§ TASK GOAL
Replace "closest" with "nearest" throughout the rows below and keep everything else the same. Leave the pictures out of your answer.

Spatial reasoning dataset excerpts:
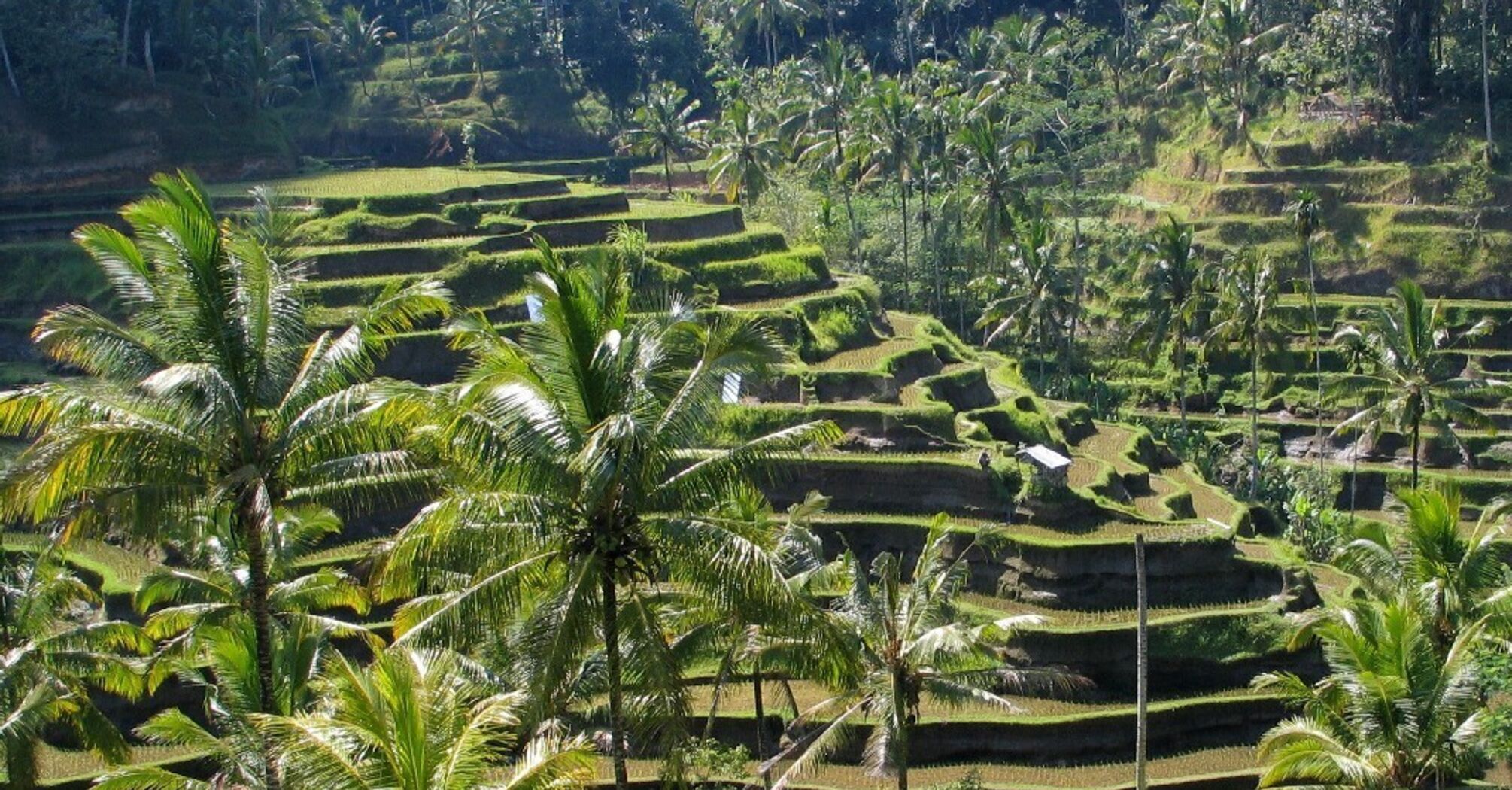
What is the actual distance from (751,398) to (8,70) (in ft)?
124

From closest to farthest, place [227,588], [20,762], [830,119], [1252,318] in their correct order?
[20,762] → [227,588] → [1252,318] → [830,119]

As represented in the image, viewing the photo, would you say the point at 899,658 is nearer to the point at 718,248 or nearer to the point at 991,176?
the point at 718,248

§ ANSWER
What is the actual distance from (751,398) to (8,70) (in ft)?
124

From nearest to farthest, place [227,588], [20,762], [830,119], [1252,318] in their correct order?
[20,762] → [227,588] → [1252,318] → [830,119]

As represented in the image, viewing the photo, would you say the point at 899,658 is nearer to the point at 718,248 or nearer to the point at 991,176?
the point at 718,248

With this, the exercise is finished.